From time to time I also have to deal with people sending me a long list of "OMG security holes!" reports spit out by some tool that they ran against my firmware. A first scan at the list typically dismisses 1/3 of the reported "issues" as being "perfectly normal", or "not a problem within a LAN context".
Testing a router requires different tests from testing a public-facing server. And the tests also change based on whether you test from the WAN side, or from the LAN side. Having open SMB ports is perfectly normal on the LAN side. On the WAN side - not so much.

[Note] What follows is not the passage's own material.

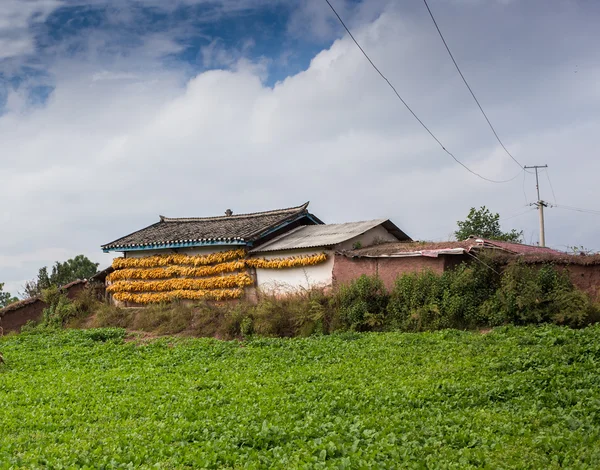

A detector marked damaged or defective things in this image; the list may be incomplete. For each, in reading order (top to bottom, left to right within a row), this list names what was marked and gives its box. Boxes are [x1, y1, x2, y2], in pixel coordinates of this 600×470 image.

rusty metal roof sheet [251, 220, 410, 253]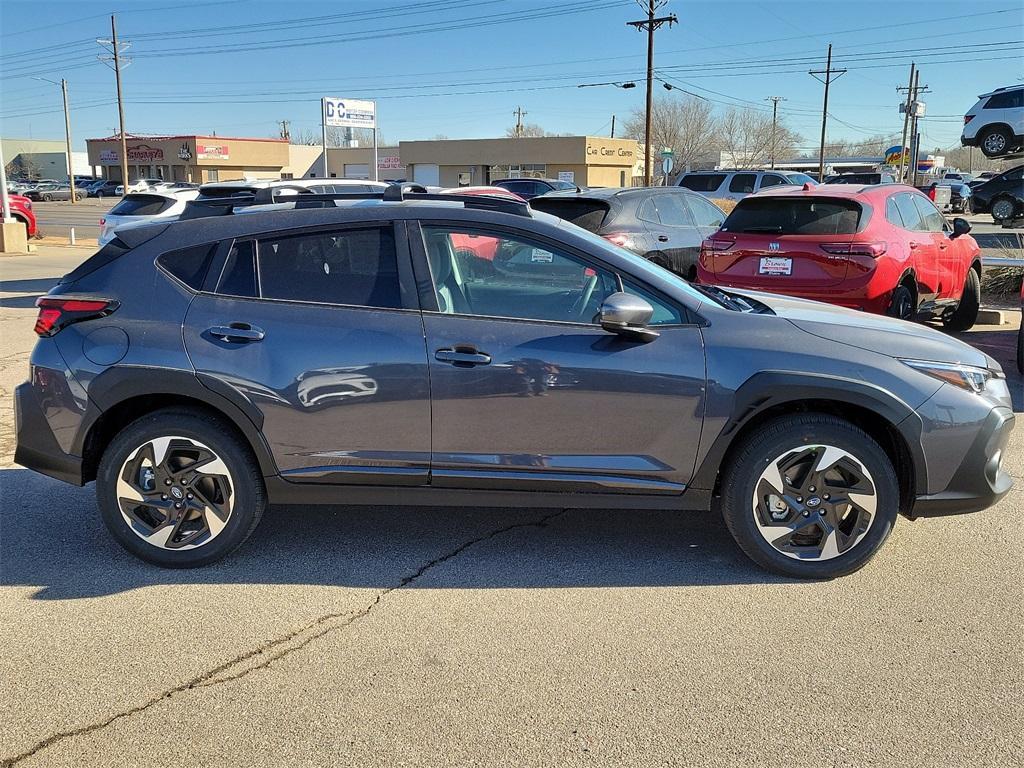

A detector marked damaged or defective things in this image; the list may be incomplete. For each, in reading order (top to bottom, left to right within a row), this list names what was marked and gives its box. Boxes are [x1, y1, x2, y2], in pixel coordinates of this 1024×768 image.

crack in pavement [4, 507, 569, 765]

And I concur that the same tests should be run against the stock firmware first, to establish a baseline. Because if DD-WRT comes up with fewer security issues, then it means it's still a better solution than sticking with the OEM firmware. Quite a few of OEM firmwares contain stuff that should keep you awake at night, between the voluntary backdoors and the 10 years old OpenSSL versions they contain.
Hi, post jacking a bit as I had a similar question I was just looking into. Can we set the TLS version/ciphers we want for the HTTPS management portal in a persistent config file somewhere or is that baked into the build?
Based on Kongs comment above it almost sounds like its baked into the build but want to double check.
Thanks,
You have to bake it into the build so you'll have to compile it yourself or convince one of the devs to incorporate it.
I'm for TLSv1.2 and above but unfortunately there are people here that think "more secure than stock firmware" is good enough. Security is a sliding scale but I'd prefer mine not to be compromised through questionable configuration choices.